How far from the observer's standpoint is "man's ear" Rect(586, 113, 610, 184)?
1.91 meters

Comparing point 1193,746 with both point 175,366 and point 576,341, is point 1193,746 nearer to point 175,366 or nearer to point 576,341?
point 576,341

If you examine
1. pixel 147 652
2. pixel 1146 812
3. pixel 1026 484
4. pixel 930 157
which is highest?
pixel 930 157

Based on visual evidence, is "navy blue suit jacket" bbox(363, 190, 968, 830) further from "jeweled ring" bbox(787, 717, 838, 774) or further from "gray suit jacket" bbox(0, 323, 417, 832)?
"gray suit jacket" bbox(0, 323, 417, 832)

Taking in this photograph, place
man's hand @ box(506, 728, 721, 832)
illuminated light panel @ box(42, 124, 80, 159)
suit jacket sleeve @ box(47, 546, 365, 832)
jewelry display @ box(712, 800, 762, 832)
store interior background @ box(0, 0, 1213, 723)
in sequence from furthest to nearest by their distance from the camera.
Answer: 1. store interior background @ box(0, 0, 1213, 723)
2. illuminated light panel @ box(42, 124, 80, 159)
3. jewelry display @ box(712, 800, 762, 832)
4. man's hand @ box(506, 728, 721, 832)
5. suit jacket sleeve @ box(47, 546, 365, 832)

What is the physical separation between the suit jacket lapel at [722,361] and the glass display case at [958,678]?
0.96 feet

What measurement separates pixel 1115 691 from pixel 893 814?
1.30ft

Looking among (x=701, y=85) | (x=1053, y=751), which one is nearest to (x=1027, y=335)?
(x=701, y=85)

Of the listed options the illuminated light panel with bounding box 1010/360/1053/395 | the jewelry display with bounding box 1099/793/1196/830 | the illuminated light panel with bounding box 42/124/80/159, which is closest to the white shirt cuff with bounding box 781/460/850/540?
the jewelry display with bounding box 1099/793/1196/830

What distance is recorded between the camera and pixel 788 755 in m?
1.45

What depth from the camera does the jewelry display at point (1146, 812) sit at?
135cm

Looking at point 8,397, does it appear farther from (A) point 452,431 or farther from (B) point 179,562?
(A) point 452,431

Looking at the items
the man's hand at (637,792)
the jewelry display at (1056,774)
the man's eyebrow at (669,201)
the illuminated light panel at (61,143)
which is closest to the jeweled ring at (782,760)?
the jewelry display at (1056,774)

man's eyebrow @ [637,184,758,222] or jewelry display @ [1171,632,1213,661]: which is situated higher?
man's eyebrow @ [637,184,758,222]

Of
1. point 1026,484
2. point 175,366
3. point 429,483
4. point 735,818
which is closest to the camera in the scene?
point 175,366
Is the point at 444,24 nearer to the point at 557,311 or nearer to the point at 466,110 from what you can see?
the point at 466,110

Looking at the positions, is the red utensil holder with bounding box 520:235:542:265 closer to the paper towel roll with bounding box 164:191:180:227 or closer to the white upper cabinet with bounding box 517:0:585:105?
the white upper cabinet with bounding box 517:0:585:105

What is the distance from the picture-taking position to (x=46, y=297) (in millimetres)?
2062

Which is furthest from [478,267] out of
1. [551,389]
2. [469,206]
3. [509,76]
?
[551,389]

━━━━━━━━━━━━━━━━━━━━

» Exercise task: Copy all of the data. Keep every word exactly as it is.

» Task response:
How far from the observer's standpoint is "man's ear" Rect(586, 113, 610, 184)?
1.91 meters

Comparing point 1193,746 with both point 175,366 and point 576,341, is point 1193,746 nearer to point 175,366 or nearer to point 576,341?
point 576,341

If you examine
1. pixel 147 652
2. pixel 1146 812
3. pixel 1026 484
4. pixel 930 157
which is highest?
pixel 930 157

Based on visual evidence, is "navy blue suit jacket" bbox(363, 190, 968, 830) further from "jeweled ring" bbox(787, 717, 838, 774) or further from "gray suit jacket" bbox(0, 323, 417, 832)?
"gray suit jacket" bbox(0, 323, 417, 832)

Taking in this photograph, place
man's hand @ box(506, 728, 721, 832)
illuminated light panel @ box(42, 124, 80, 159)
suit jacket sleeve @ box(47, 546, 365, 832)
jewelry display @ box(712, 800, 762, 832)
store interior background @ box(0, 0, 1213, 723)
in sequence from furthest to nearest by their distance from the camera.
Answer: 1. store interior background @ box(0, 0, 1213, 723)
2. illuminated light panel @ box(42, 124, 80, 159)
3. jewelry display @ box(712, 800, 762, 832)
4. man's hand @ box(506, 728, 721, 832)
5. suit jacket sleeve @ box(47, 546, 365, 832)

What is the physical separation between the suit jacket lapel at [722,361] and the glass display case at [958,678]?
0.96 feet

What measurement separates pixel 1115 691 from pixel 893 814?
1.30ft

Looking among (x=701, y=85) | (x=1053, y=751), which one is nearest to (x=1027, y=335)?
(x=701, y=85)

Of the listed options the illuminated light panel with bounding box 1010/360/1053/395 | the jewelry display with bounding box 1099/793/1196/830 | the illuminated light panel with bounding box 42/124/80/159, which is closest to the white shirt cuff with bounding box 781/460/850/540?
the jewelry display with bounding box 1099/793/1196/830

What distance is recorded between the camera and pixel 788 755 in m?
1.45

What depth from the camera does the jewelry display at point (1146, 812) sit at?
135cm

Looking at point 8,397, does it appear farther from (A) point 452,431 or farther from (B) point 179,562?
(A) point 452,431

Looking at the items
the man's hand at (637,792)
the jewelry display at (1056,774)
the man's eyebrow at (669,201)
the illuminated light panel at (61,143)
which is closest to the jeweled ring at (782,760)?
the jewelry display at (1056,774)

man's eyebrow @ [637,184,758,222] or jewelry display @ [1171,632,1213,661]: which is situated higher?
man's eyebrow @ [637,184,758,222]

Of
1. point 1026,484
2. point 175,366
3. point 429,483
4. point 735,818
which is closest to the camera in the scene?
point 175,366
Is the point at 444,24 nearer to the point at 557,311 or nearer to the point at 466,110 from what you can see?
the point at 466,110

Looking at the positions, is the red utensil holder with bounding box 520:235:542:265 closer to the paper towel roll with bounding box 164:191:180:227 or closer to the white upper cabinet with bounding box 517:0:585:105?
the white upper cabinet with bounding box 517:0:585:105

What is the distance from the picture-taking position to (x=46, y=297) (in millimetres)?
2062

Which is furthest from [478,267] out of
1. [551,389]
2. [469,206]
3. [509,76]
?
[551,389]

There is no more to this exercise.